Critiques

Babylones

Le désordre pour le style

  • L-A be
  • 2018
  • 31 minutes
7

Le voici enfin, le premier album du groupe québécois Babylones, formé par les vieux comparses Charles Blondeau (Mauves, Maude Audet) et Benoît Philie, anciens de la formation Erewhon. Quatre ans après la sortie d’un premier EP, Le désordre pour le style propose un rock plutôt sombre, baigné d’influences des années 80 et 90, et qui tire dans plusieurs directions en même temps. Désordonné, vous dites?

Les gars de Babylones ont déjà eux-mêmes utilisé l’expression « pop angoissante » pour décrire leur musique, en référence aux sentiments d’angoisse et d’anxiété qui se retrouvent dans plusieurs de leurs textes. On pourrait également y ajouter l’idée de nostalgie, qui transparaît autant dans les paroles que dans ces musiques qui puisent au post-punk, au rock progressif ou à l’indie façon The Strokes. Malgré l’enrobage un brin mélancolique, les chansons du groupe donnent généralement dans le rock plutôt rythmé, à part quelques ballades dont la belle Tout ce que je possède.
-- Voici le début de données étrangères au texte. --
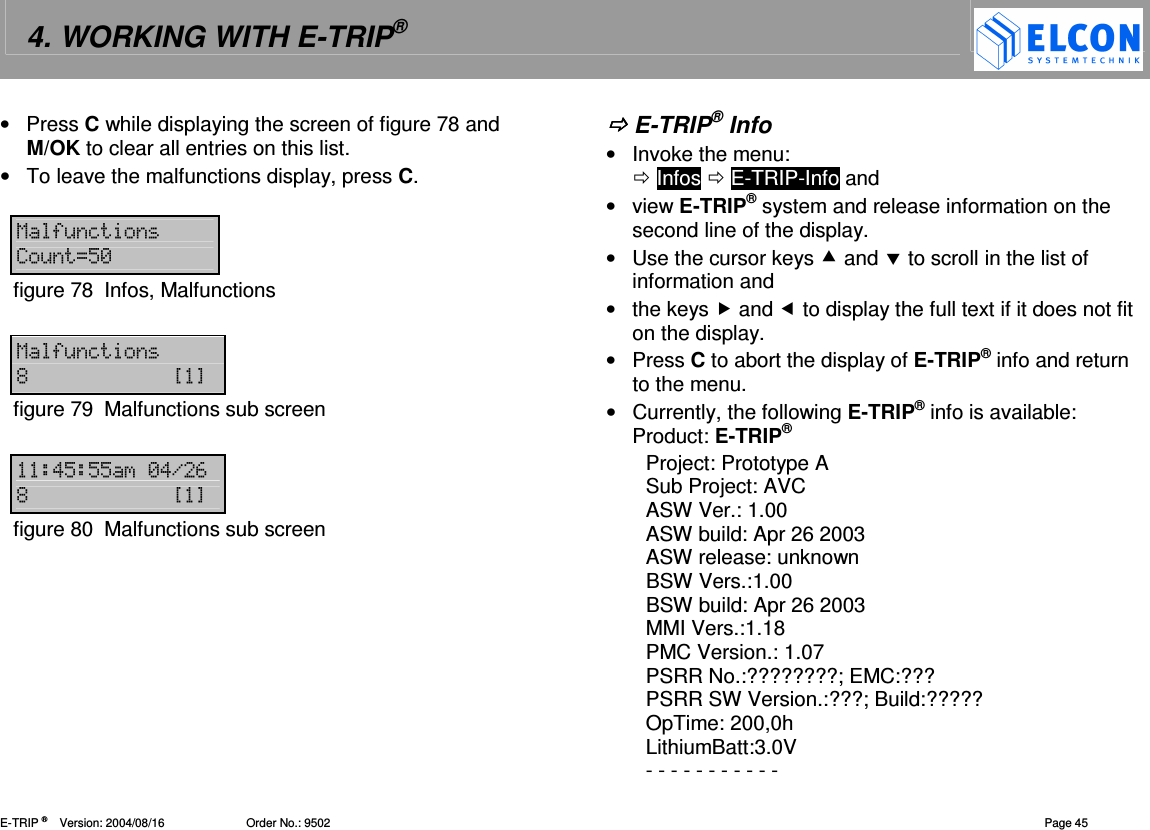 4. WORKING WITH E-TRIP®

ELCON SYSTEMTECHNIK

• Press **C** while displaying the screen of figure 78 and **M/OK** to clear all entries on this list.
• To leave the malfunctions display, press **C**.

Malfunctions
Count=50

figure 78 Infos, Malfunctions

Malfunctions
8 [1]

figure 79 Malfunctions sub screen

11:45:55am 04/26
8 [1]

figure 80 Malfunctions sub screen

⇨ E-TRIP® Info

• Invoke the menu:
⇨ Infos ⇨ E-TRIP-Info and
• view **E-TRIP®** system and release information on the second line of the display.
• Use the cursor keys ▲ and ▼ to scroll in the list of information and
• the keys ▶ and ◀ to display the full text if it does not fit on the display.
• Press **C** to abort the display of **E-TRIP®** info and return to the menu.
• Currently, the following **E-TRIP®** info is available:
Product: **E-TRIP®**
Project: Prototype A
Sub Project: AVC
ASW Ver.: 1.00
ASW build: Apr 26 2003
ASW release: unknown
BSW Vers.:1.00
BSW build: Apr 26 2003
MMI Vers.:1.18
PMC Version.: 1.07
PSRR No.:????????; EMC:???
PSRR SW Version.:???; Build:?????
OpTime: 200,0h
LithiumBatt:3.0V
- - - - - - - - - - -

E-TRIP ® Version: 2004/08/16 Order No.: 9502 Page 45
Si le premier EP de Babylones était traversé par un certain fil conducteur, avec des textes qui abordaient pour la plupart l’étape du passage à la vie adulte, les thèmes sont plus éparpillés ici, même si l’idée de voyage revient souvent, au sens propre comme au figuré. Ainsi, dans Divertissement (pour les gens distingués), la route devient une sorte d’exutoire à une vie quelque peu destructrice :

« Quand le matin je me réveille vert comme les pancartes sur l’autoroute

Ma vie est un couteau fait de désirs et de risques

Plus rien n’est comme avant depuis que j’habite les quartiers tristes

Mais la route est belle… »

Divertissement (pour les gens distingués)

Le voyage devient aussi parfois une promesse, comme dans la très jolie Nunavut, sur fond de guitares saturées d’effets :

« Nous irons un jour ensemble bientôt sans doute au Nunavut

Nous roulerons seulement la nuit sous les étoiles, sur les routes

Et les loups montreront les dents

Et nous irons de l’avant. »

– Nunavut

Dans ses meilleurs moments, Le désordre pour le style arrive à créer une atmosphère enveloppante, que ce soit par les harmonies vocales finement ciselées ou par un rock certes un peu référentiel, mais tout de même entraînant. Babylones frappe fort dès le premier morceau, Dans le noir, construit autour d’un riff de guitare efficace et porté par une énergie post-punk qui peut évoquer Echo & The Bunnymen. Lifts, elle, semble rappeler les influences prog de Blondeau et Philie, avec une rythmique ternaire et sa pulsation lourde. L’album se conclut sur l’excellente Prophètes, très psychédélique durant sa finale planante, où les chœurs et les guitares s’entremêlent.

N’empêche que le groupe se perd parfois dans des directions qui viennent briser le climat qui s’était installé jusque-là. L’hyperactive Millionnaires, présentée en mai dernier, surprend par son rock léger et ses paroles un brin surréalistes (« Millionnaires responsables/Un gros merci à nos comptables/On fera ce qu’on veut/Tous les jours, tous les deux »). Une brèche naïve qui tranche avec le côté plus sérieux du reste de l’album. Sentiment semblable pour la suivante Confessions, qui fait dans la chanson québécoise plus classique, ce qui donne un rock plus convenu aussi.

Plus de dix ans après l’âge d’or des Malajube et Karkwa, le rock québécois traverse actuellement une de ses périodes les plus fécondes, avec l’émergence de formations comme Corridor, Jesuslesfilles, Renard Blanc, Choses Sauvages et bien d’autres. En dépit de quelques titres plus faibles et d’un léger manque de cohérence, Babylones ajoute une nouvelle pierre à cet édifice qui se renouvelle sans cesse.